OIG evaluates infusion reimbursements
OIG evaluates infusion reimbursements
An Office of Inspector General (OIG) 1999 report unveils the Medicare home infusion industry, including its reimbursement trends, coverage, company characteristics, and physician financial arrangements. The report found that:
• While Medicare patients appear to be only 10% to 15% of the total market, Medicare payments for home infusion therapy are rising rapidly.
• Some carriers cover only the drugs and conditions specified in the Health Care Financing Administration (HCFA) Medicare Carrier’s Manual, while others cover a wide variety of unspecified drugs and conditions.
• Physician ownership or other financial involvement with home infusion therapy companies is common. The report recommends that HCFA monitor spending to better identify trends, provide more specific coverage guidelines, and gather information on physician ownership of or compensation by those companies, and report fraud and abuse to OIG.
Infusion services at SNFs found wasteful
Another OIG final report says that infusion services provided in 22 skilled nursing facilities (SNFs) were often unnecessary, overpriced, and/or misclassified on SNF cost reports. As a result, the 22 SNFs were reimbursed unallowable costs totaling approximately $5.3 million ($4.8 million for services not medically necessary) out of $9 million claimed during 1995-98. The primary problem was the old retrospective reasonable cost-based reimbursement system, which was vulnerable to abusive billing schemes.
Currently, SNFs are paid under a prospective payment system (PPS). OIG recommended that HCFA consider the impact of improper payments for infusion therapy services before making any refinements or updates to the SNF prospective payment rates. OIG also recommended that HCFA identify and recover overpayments which were made to SNFs for unnecessary and overpriced infusion services prior to the adoption of PPS, and direct its contractors to perform medical reviews of selected SNF patients to ensure that patients are receiving appropriate levels of infusion therapy. HCFA generally agreed with OIG recommendations.
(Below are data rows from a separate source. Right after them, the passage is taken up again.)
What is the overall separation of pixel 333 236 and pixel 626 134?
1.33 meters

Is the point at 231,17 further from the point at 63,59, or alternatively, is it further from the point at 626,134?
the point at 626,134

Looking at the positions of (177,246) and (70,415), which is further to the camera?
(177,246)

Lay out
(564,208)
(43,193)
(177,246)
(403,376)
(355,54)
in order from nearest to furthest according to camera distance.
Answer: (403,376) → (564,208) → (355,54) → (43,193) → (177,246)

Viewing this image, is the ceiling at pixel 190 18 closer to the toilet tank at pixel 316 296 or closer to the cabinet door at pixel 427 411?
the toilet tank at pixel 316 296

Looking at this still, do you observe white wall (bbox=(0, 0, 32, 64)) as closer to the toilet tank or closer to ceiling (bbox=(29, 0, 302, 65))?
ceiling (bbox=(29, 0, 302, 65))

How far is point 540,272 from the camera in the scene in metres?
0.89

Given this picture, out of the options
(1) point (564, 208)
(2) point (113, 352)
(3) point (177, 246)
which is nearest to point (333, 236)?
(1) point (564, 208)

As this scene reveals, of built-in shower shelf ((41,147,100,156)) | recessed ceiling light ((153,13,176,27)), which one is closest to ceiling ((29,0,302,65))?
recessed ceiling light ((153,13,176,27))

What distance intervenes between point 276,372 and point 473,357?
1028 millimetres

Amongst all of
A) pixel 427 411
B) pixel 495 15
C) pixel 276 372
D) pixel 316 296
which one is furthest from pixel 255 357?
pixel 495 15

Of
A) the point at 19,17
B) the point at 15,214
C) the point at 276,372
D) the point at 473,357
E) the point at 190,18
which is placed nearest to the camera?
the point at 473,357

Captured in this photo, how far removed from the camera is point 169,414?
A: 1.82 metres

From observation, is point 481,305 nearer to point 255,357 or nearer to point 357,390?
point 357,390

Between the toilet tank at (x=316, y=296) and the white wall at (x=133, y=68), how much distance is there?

Parenteral nutrition benefits
Medicare beneficiaries with severe and permanent disease of the gastrointestinal tract who can receive the nutrients they need via parenteral nutrition are covered under Medicare’s prosthetic device provision. In 1995, Medicare allowed $163 million in 1995 for parenteral nutrition solutions, not including pumps or supplies. Of this total, 89% were accounted for by just four procedure codes, representing pre-mixed parenteral solutions with varying amounts of protein. An OIG report in October 1995 found that Medicare reimbursement for the four parenteral nutrition codes is an average of 45% higher than lower-paying Medicaid agencies, 78% higher than lower-paying Medicare risk-contract HMOs, and 11 times higher than some manufacturers’ contract prices.
The report recommends that HCFA examine other payment methods that could lead to more cost-effective reimbursement for parenteral nutrition solutions. For example, the secretary of Health and Human Services or the Durable Medical Equipment Regional Carriers could use their "inherent reasonableness" authority to reduce reimbursement to more appropriate levels. HCFA could base its reimbursement on suppliers’ acquisition costs or seek legislative authority to use competitive bidding to take advantage of its position of a high-volume purchaser of parenteral nutrition, the study stated.